[Start of section]
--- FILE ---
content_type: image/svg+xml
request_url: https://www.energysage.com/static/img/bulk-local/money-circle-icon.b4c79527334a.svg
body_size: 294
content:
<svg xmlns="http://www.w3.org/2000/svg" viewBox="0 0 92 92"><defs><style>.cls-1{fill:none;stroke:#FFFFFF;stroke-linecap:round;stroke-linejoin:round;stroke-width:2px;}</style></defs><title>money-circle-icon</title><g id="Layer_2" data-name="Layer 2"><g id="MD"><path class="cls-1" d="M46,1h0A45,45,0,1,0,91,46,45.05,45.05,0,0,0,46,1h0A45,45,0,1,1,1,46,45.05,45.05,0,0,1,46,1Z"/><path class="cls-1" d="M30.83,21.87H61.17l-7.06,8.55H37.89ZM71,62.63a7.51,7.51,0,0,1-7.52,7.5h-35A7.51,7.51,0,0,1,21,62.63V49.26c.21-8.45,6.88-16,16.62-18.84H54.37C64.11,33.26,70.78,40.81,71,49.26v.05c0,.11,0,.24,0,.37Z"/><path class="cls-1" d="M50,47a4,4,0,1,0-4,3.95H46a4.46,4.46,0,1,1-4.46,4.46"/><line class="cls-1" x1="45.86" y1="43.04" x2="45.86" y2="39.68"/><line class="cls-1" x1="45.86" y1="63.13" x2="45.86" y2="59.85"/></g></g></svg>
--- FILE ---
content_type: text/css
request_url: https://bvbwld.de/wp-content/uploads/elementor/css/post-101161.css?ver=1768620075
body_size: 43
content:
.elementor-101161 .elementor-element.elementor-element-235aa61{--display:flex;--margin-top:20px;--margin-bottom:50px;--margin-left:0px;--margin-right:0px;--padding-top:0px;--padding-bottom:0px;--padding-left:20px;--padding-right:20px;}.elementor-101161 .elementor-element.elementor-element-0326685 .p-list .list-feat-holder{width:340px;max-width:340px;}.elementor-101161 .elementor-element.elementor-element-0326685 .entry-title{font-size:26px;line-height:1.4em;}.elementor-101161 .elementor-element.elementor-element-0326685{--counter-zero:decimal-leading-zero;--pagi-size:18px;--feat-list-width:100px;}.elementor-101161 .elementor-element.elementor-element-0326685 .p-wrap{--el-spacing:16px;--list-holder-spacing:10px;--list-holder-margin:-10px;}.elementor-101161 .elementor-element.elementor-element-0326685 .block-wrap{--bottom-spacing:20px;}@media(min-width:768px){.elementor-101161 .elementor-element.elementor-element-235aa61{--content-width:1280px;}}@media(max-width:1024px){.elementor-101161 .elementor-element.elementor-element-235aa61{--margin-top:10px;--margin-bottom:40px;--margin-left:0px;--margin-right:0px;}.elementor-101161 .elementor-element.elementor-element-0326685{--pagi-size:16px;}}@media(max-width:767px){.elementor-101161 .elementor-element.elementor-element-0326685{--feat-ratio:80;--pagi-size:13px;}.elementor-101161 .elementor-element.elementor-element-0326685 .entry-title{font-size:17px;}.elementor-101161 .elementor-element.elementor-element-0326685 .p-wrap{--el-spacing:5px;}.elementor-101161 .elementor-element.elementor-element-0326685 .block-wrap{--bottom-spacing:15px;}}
[End of section]
WHAT YOU NEED TO DO ::
Produce the entries above once more, identical in every detail.

ANSWER TO THE PROBLEM ::
--- FILE ---
content_type: image/svg+xml
request_url: https://www.energysage.com/static/img/bulk-local/money-circle-icon.b4c79527334a.svg
body_size: 294
content:
<svg xmlns="http://www.w3.org/2000/svg" viewBox="0 0 92 92"><defs><style>.cls-1{fill:none;stroke:#FFFFFF;stroke-linecap:round;stroke-linejoin:round;stroke-width:2px;}</style></defs><title>money-circle-icon</title><g id="Layer_2" data-name="Layer 2"><g id="MD"><path class="cls-1" d="M46,1h0A45,45,0,1,0,91,46,45.05,45.05,0,0,0,46,1h0A45,45,0,1,1,1,46,45.05,45.05,0,0,1,46,1Z"/><path class="cls-1" d="M30.83,21.87H61.17l-7.06,8.55H37.89ZM71,62.63a7.51,7.51,0,0,1-7.52,7.5h-35A7.51,7.51,0,0,1,21,62.63V49.26c.21-8.45,6.88-16,16.62-18.84H54.37C64.11,33.26,70.78,40.81,71,49.26v.05c0,.11,0,.24,0,.37Z"/><path class="cls-1" d="M50,47a4,4,0,1,0-4,3.95H46a4.46,4.46,0,1,1-4.46,4.46"/><line class="cls-1" x1="45.86" y1="43.04" x2="45.86" y2="39.68"/><line class="cls-1" x1="45.86" y1="63.13" x2="45.86" y2="59.85"/></g></g></svg>
--- FILE ---
content_type: text/css
request_url: https://bvbwld.de/wp-content/uploads/elementor/css/post-101161.css?ver=1768620075
body_size: 43
content:
.elementor-101161 .elementor-element.elementor-element-235aa61{--display:flex;--margin-top:20px;--margin-bottom:50px;--margin-left:0px;--margin-right:0px;--padding-top:0px;--padding-bottom:0px;--padding-left:20px;--padding-right:20px;}.elementor-101161 .elementor-element.elementor-element-0326685 .p-list .list-feat-holder{width:340px;max-width:340px;}.elementor-101161 .elementor-element.elementor-element-0326685 .entry-title{font-size:26px;line-height:1.4em;}.elementor-101161 .elementor-element.elementor-element-0326685{--counter-zero:decimal-leading-zero;--pagi-size:18px;--feat-list-width:100px;}.elementor-101161 .elementor-element.elementor-element-0326685 .p-wrap{--el-spacing:16px;--list-holder-spacing:10px;--list-holder-margin:-10px;}.elementor-101161 .elementor-element.elementor-element-0326685 .block-wrap{--bottom-spacing:20px;}@media(min-width:768px){.elementor-101161 .elementor-element.elementor-element-235aa61{--content-width:1280px;}}@media(max-width:1024px){.elementor-101161 .elementor-element.elementor-element-235aa61{--margin-top:10px;--margin-bottom:40px;--margin-left:0px;--margin-right:0px;}.elementor-101161 .elementor-element.elementor-element-0326685{--pagi-size:16px;}}@media(max-width:767px){.elementor-101161 .elementor-element.elementor-element-0326685{--feat-ratio:80;--pagi-size:13px;}.elementor-101161 .elementor-element.elementor-element-0326685 .entry-title{font-size:17px;}.elementor-101161 .elementor-element.elementor-element-0326685 .p-wrap{--el-spacing:5px;}.elementor-101161 .elementor-element.elementor-element-0326685 .block-wrap{--bottom-spacing:15px;}}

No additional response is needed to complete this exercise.